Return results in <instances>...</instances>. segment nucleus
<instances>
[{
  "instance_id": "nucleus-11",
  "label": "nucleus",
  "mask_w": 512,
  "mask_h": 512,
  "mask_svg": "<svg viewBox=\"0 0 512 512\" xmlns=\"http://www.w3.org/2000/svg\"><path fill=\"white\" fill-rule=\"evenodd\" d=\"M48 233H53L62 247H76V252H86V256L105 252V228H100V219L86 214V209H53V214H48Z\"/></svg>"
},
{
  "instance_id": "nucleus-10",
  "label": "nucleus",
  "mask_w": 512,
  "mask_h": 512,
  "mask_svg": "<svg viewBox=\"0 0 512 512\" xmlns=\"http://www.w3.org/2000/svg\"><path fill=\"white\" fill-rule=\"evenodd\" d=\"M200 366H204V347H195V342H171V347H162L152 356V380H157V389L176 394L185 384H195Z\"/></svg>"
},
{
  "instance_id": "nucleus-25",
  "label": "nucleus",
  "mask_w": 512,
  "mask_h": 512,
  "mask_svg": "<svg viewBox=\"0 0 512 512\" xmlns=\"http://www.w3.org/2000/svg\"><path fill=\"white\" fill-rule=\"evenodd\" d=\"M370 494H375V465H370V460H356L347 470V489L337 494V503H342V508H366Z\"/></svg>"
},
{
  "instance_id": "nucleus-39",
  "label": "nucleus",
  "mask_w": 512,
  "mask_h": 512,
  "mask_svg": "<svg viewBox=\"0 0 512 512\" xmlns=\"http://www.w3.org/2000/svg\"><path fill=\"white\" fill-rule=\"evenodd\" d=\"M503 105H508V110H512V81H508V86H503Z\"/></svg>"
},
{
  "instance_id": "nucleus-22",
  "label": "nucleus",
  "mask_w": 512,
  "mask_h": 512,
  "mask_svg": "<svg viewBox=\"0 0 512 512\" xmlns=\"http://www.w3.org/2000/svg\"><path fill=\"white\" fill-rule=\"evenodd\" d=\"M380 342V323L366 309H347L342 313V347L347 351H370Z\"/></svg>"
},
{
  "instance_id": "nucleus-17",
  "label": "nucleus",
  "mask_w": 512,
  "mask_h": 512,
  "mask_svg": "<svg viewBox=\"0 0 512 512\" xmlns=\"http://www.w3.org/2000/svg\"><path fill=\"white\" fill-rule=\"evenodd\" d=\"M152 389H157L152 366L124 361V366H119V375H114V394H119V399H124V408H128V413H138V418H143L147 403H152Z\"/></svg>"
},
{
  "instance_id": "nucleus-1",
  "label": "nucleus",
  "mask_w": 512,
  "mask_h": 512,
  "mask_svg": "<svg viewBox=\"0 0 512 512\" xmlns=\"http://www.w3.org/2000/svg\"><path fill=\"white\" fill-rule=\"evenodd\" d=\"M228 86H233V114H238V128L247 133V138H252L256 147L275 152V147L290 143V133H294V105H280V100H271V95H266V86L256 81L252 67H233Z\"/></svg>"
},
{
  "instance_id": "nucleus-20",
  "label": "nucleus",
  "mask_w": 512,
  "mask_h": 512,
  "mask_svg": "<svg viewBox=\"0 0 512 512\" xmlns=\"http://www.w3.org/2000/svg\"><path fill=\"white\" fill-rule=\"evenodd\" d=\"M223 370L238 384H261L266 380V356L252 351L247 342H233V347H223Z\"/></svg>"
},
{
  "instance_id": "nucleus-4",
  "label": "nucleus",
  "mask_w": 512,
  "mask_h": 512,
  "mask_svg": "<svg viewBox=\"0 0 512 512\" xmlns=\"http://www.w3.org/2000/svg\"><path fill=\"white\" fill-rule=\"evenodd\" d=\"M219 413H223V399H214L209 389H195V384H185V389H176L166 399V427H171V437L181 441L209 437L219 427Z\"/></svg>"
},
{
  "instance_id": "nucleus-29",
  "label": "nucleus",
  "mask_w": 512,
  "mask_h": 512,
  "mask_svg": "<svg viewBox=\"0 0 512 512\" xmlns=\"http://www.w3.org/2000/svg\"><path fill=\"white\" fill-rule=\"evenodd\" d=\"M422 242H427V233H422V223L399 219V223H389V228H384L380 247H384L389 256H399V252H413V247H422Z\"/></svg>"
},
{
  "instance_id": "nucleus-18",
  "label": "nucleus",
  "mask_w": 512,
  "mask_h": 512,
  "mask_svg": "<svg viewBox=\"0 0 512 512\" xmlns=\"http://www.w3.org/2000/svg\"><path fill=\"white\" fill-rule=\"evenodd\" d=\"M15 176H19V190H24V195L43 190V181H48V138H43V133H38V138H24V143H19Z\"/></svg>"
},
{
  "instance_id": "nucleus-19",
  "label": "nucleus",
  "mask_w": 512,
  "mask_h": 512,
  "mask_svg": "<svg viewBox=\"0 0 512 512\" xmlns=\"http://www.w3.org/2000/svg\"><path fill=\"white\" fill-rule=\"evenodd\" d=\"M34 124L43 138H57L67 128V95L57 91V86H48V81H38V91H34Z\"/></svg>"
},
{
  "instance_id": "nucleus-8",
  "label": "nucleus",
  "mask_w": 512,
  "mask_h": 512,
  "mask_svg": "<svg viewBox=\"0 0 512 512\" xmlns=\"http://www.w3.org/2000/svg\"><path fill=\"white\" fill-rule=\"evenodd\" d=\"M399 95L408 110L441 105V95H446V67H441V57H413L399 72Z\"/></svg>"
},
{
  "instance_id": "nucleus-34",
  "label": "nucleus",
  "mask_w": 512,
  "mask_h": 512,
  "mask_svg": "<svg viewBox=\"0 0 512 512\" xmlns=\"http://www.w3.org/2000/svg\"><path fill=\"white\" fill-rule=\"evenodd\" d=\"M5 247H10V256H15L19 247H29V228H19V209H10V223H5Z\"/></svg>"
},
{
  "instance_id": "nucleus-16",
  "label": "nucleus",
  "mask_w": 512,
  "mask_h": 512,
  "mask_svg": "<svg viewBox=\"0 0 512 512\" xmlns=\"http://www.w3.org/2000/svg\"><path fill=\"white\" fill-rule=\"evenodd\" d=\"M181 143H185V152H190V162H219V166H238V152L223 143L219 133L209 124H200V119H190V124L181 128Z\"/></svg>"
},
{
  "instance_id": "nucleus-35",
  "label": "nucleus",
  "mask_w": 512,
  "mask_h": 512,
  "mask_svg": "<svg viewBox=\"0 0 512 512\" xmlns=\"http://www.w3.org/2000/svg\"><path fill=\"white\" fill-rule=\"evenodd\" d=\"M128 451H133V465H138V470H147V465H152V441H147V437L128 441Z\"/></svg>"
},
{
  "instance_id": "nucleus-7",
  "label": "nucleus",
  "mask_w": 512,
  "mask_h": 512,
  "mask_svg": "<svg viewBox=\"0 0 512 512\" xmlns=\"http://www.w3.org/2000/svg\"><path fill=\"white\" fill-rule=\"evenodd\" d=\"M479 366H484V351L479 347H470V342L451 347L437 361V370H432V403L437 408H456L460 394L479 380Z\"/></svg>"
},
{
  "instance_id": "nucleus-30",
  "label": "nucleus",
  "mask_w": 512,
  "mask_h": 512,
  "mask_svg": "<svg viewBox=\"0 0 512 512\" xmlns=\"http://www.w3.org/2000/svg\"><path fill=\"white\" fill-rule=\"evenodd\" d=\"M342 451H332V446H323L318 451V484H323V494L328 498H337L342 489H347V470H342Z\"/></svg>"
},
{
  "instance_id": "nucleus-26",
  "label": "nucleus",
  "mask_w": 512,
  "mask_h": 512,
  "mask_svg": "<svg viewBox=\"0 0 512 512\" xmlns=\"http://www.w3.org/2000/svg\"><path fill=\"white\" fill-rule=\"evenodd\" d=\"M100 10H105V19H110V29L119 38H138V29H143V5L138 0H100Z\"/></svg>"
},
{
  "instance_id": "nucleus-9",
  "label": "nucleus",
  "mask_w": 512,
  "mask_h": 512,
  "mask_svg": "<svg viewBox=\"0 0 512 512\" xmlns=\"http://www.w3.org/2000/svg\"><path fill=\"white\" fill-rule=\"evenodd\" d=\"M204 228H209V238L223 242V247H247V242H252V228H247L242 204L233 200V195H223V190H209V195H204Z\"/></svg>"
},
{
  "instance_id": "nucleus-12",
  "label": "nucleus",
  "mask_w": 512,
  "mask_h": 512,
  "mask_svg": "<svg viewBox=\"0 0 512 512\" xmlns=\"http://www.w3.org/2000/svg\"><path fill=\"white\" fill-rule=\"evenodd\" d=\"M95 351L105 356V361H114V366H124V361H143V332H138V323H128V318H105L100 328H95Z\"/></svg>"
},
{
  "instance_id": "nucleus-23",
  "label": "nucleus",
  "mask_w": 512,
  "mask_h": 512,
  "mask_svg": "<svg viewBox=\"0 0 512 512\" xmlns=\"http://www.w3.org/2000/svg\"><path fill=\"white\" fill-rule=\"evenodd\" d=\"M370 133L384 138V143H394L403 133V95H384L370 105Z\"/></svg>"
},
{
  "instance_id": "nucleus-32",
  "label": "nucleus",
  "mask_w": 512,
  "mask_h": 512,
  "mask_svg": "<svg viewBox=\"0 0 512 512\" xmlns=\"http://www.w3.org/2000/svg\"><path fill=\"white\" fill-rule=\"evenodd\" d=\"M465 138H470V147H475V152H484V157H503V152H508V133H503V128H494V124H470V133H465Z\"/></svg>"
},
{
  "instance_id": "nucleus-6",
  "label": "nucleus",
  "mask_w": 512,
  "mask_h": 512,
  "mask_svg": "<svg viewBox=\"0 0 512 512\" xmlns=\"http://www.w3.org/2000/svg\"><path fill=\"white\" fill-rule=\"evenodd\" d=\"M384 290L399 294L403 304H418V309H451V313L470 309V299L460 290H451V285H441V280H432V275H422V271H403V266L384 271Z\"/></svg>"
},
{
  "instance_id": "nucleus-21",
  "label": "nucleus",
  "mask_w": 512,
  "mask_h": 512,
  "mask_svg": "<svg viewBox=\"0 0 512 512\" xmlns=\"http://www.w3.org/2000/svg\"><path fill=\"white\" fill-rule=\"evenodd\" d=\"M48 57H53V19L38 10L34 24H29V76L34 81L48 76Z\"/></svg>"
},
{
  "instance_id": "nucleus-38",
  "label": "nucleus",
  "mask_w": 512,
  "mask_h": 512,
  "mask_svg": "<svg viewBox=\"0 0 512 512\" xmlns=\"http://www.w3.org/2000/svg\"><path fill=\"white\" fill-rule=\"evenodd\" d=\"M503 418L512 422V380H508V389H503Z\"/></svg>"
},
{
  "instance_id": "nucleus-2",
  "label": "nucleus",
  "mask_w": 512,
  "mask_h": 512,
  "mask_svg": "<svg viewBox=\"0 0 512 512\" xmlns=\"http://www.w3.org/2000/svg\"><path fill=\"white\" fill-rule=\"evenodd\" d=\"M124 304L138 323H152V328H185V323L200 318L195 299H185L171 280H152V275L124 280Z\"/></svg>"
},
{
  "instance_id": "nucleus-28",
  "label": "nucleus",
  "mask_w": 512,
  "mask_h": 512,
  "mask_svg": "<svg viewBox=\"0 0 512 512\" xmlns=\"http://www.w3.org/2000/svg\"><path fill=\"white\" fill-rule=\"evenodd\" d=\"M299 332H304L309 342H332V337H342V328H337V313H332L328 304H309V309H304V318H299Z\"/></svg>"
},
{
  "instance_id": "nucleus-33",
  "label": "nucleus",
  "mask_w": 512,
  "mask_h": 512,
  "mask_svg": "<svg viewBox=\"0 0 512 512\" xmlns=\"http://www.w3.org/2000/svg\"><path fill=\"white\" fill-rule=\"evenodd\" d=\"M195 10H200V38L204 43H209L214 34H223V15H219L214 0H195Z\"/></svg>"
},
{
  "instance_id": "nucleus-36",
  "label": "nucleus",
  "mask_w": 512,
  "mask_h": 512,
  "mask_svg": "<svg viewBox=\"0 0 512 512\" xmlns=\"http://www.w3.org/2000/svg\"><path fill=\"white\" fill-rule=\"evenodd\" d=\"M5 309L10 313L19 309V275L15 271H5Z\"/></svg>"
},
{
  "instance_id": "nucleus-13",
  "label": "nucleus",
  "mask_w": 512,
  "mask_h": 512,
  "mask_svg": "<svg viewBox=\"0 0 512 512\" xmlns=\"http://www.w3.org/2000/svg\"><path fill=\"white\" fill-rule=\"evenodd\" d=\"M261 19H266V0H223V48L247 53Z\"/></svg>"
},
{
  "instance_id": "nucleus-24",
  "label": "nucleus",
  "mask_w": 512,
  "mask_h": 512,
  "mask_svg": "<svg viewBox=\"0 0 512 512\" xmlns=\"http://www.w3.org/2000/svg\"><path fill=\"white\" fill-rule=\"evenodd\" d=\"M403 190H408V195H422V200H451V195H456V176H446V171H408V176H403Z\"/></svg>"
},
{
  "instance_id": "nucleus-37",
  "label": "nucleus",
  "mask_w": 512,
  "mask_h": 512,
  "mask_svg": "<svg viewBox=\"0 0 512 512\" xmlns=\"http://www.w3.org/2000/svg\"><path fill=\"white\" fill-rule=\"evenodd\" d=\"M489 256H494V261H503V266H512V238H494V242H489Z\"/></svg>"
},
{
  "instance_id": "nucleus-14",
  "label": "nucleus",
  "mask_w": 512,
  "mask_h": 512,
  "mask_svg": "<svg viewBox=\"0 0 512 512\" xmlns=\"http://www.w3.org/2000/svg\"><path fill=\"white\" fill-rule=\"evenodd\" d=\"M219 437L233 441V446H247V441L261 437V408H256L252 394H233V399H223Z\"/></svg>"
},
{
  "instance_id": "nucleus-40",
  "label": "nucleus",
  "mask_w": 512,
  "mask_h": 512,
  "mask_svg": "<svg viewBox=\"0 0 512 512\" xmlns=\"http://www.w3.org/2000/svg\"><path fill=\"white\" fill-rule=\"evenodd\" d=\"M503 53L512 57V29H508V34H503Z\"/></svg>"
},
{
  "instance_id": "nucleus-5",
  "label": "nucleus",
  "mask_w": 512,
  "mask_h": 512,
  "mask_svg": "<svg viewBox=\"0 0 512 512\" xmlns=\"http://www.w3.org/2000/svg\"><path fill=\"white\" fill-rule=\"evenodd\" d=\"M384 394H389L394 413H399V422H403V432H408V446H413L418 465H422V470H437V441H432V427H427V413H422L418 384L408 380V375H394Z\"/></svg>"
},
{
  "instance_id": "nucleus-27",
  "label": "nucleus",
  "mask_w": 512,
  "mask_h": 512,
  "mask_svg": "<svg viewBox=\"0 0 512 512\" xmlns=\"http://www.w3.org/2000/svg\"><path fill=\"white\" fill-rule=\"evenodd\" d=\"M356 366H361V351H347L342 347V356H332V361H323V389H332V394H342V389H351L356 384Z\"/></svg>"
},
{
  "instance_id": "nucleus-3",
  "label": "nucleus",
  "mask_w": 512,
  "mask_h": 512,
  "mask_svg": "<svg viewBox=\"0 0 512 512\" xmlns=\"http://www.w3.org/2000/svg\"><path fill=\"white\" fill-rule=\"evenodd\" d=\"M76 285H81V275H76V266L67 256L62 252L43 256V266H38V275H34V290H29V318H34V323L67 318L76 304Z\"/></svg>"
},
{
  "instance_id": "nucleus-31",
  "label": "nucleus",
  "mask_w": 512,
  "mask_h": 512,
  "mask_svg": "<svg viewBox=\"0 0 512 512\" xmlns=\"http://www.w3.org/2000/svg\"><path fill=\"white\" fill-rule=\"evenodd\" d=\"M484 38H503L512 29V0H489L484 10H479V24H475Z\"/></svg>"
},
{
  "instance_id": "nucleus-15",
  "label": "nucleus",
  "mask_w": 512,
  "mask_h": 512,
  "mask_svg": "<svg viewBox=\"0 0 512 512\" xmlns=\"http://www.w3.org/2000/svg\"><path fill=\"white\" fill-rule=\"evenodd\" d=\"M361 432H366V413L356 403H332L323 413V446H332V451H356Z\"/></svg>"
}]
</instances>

▬▬▬▬▬▬

» Exercise aim: How many lines of the records above include the string "instances"? Tally them and reply with the number only.

» Result of this task: 3